Il progetto è promosso da ANCoS APS Ragusa, presieduta dall’archeologo sciclitano Pietro Di Rosa, ed è finanziato grazie alle risorse del 5×1000 destinate all’associazione. L’iniziativa vede inoltre la collaborazione di Confartigianato Imprese Ragusa, della Soprintendenza per i Beni Culturali e Ambientali di Ragusa, del Parco Archeologico di Kamarina e Cava d’Ispica, dell’Associazione Guide Turistiche Ragusa e dell’associazione culturale Sicilia Antica – sezione di Ragusa.
L’intervento prevede un accurato restauro scientifico e conservativo finalizzato a preservare reperti di eccezionale interesse storico e archeologico, contribuendo al tempo stesso alla loro valorizzazione e futura fruizione.
I primi manufatti interessati dalle operazioni saranno un portaprofumi-unguentario in rame

e un thermos bronzeo di epoca romana.

Entrambi sono stati recuperati dal Relitto delle Colonne, testimonianza delle antiche rotte commerciali che attraversavano il Mediterraneo.

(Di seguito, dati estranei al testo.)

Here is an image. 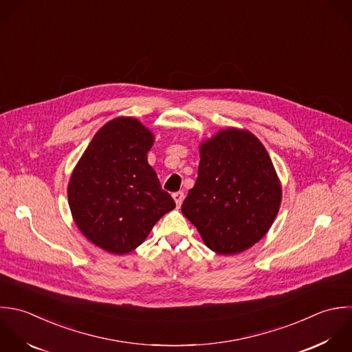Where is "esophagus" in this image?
<instances>
[{"label":"esophagus","mask_w":352,"mask_h":352,"mask_svg":"<svg viewBox=\"0 0 352 352\" xmlns=\"http://www.w3.org/2000/svg\"><path fill=\"white\" fill-rule=\"evenodd\" d=\"M184 197H185L184 192H175V193L173 195V199H174L177 207H181V204H182V201H184Z\"/></svg>","instance_id":"34e87169"}]
</instances>
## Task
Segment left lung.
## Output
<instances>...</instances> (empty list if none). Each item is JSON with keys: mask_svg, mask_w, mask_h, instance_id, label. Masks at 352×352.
Returning <instances> with one entry per match:
<instances>
[{"mask_svg": "<svg viewBox=\"0 0 352 352\" xmlns=\"http://www.w3.org/2000/svg\"><path fill=\"white\" fill-rule=\"evenodd\" d=\"M199 151L197 179L182 214L211 251L240 254L272 228L283 199L280 178L263 144L245 129L219 130Z\"/></svg>", "mask_w": 352, "mask_h": 352, "instance_id": "obj_1", "label": "left lung"}]
</instances>
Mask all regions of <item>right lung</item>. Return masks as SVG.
<instances>
[{"instance_id": "add662e5", "label": "right lung", "mask_w": 352, "mask_h": 352, "mask_svg": "<svg viewBox=\"0 0 352 352\" xmlns=\"http://www.w3.org/2000/svg\"><path fill=\"white\" fill-rule=\"evenodd\" d=\"M153 133L138 119L119 116L93 137L68 181L72 219L98 248L134 251L155 223L175 208L148 163Z\"/></svg>"}]
</instances>
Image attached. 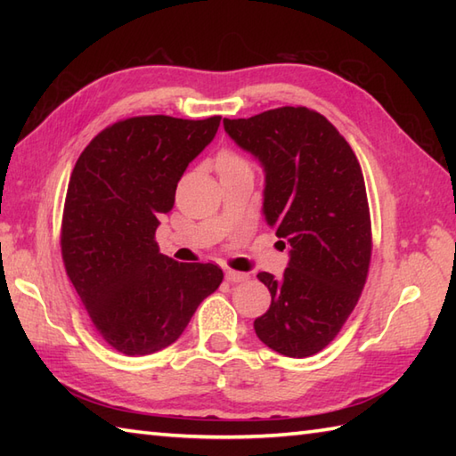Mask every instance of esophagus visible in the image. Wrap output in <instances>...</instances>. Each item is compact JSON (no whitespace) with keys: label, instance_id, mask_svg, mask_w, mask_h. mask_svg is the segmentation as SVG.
Here are the masks:
<instances>
[{"label":"esophagus","instance_id":"obj_1","mask_svg":"<svg viewBox=\"0 0 456 456\" xmlns=\"http://www.w3.org/2000/svg\"><path fill=\"white\" fill-rule=\"evenodd\" d=\"M225 278H227V282H231V284H237V282H247V280H248V274H245V273H237V270H227V273H225Z\"/></svg>","mask_w":456,"mask_h":456}]
</instances>
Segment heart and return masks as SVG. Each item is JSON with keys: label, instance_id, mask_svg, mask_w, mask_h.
Returning a JSON list of instances; mask_svg holds the SVG:
<instances>
[{"label": "heart", "instance_id": "heart-1", "mask_svg": "<svg viewBox=\"0 0 456 456\" xmlns=\"http://www.w3.org/2000/svg\"><path fill=\"white\" fill-rule=\"evenodd\" d=\"M243 160H240L239 157H235V154H231V152H223L221 157H219V167H231V164H240Z\"/></svg>", "mask_w": 456, "mask_h": 456}]
</instances>
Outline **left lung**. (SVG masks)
<instances>
[{
    "label": "left lung",
    "mask_w": 456,
    "mask_h": 456,
    "mask_svg": "<svg viewBox=\"0 0 456 456\" xmlns=\"http://www.w3.org/2000/svg\"><path fill=\"white\" fill-rule=\"evenodd\" d=\"M223 127L265 168V219L289 245L282 276L258 274L273 302L255 319L256 337L284 356H312L341 331L366 282L372 233L361 164L307 108L223 119Z\"/></svg>",
    "instance_id": "left-lung-1"
}]
</instances>
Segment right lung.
I'll return each mask as SVG.
<instances>
[{
	"label": "right lung",
	"mask_w": 456,
	"mask_h": 456,
	"mask_svg": "<svg viewBox=\"0 0 456 456\" xmlns=\"http://www.w3.org/2000/svg\"><path fill=\"white\" fill-rule=\"evenodd\" d=\"M219 121L123 119L94 137L72 170L61 233L66 274L95 329L123 354L172 345L221 284L217 265L176 263L154 240L160 213L174 208L182 174Z\"/></svg>",
	"instance_id": "add662e5"
}]
</instances>
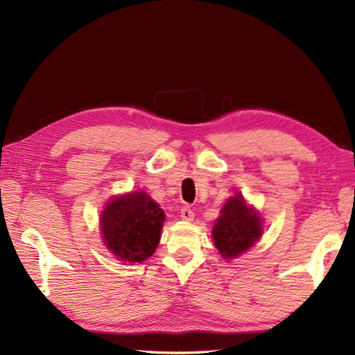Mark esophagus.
<instances>
[{"instance_id":"34e87169","label":"esophagus","mask_w":355,"mask_h":355,"mask_svg":"<svg viewBox=\"0 0 355 355\" xmlns=\"http://www.w3.org/2000/svg\"><path fill=\"white\" fill-rule=\"evenodd\" d=\"M180 218L184 219V220H192V219H194V211H192V209H189L188 206L187 207H182Z\"/></svg>"}]
</instances>
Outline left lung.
Returning a JSON list of instances; mask_svg holds the SVG:
<instances>
[{
    "label": "left lung",
    "instance_id": "left-lung-1",
    "mask_svg": "<svg viewBox=\"0 0 355 355\" xmlns=\"http://www.w3.org/2000/svg\"><path fill=\"white\" fill-rule=\"evenodd\" d=\"M262 235V219L245 204L243 196L228 198L214 222L211 237L223 259H234L247 252Z\"/></svg>",
    "mask_w": 355,
    "mask_h": 355
}]
</instances>
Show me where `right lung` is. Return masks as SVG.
I'll return each mask as SVG.
<instances>
[{
  "mask_svg": "<svg viewBox=\"0 0 355 355\" xmlns=\"http://www.w3.org/2000/svg\"><path fill=\"white\" fill-rule=\"evenodd\" d=\"M164 219V210L144 191L114 197L101 216L103 243L116 259L141 263L154 254Z\"/></svg>",
  "mask_w": 355,
  "mask_h": 355,
  "instance_id": "add662e5",
  "label": "right lung"
}]
</instances>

Per i promotori, la tutela del patrimonio culturale rappresenta un investimento strategico per il territorio. Il progetto dimostra come le risorse derivanti dal 5×1000 possano tradursi in interventi concreti per la conservazione della storia e dell’identità locale, favorendo la salvaguardia di beni che costituiscono un patrimonio collettivo.
L’iniziativa rafforza inoltre la collaborazione tra enti pubblici, associazioni e realtà del territorio, con l’obiettivo di promuovere la conoscenza e la valorizzazione del patrimonio archeologico della provincia di Ragusa, rendendolo sempre più accessibile alle future generazioni.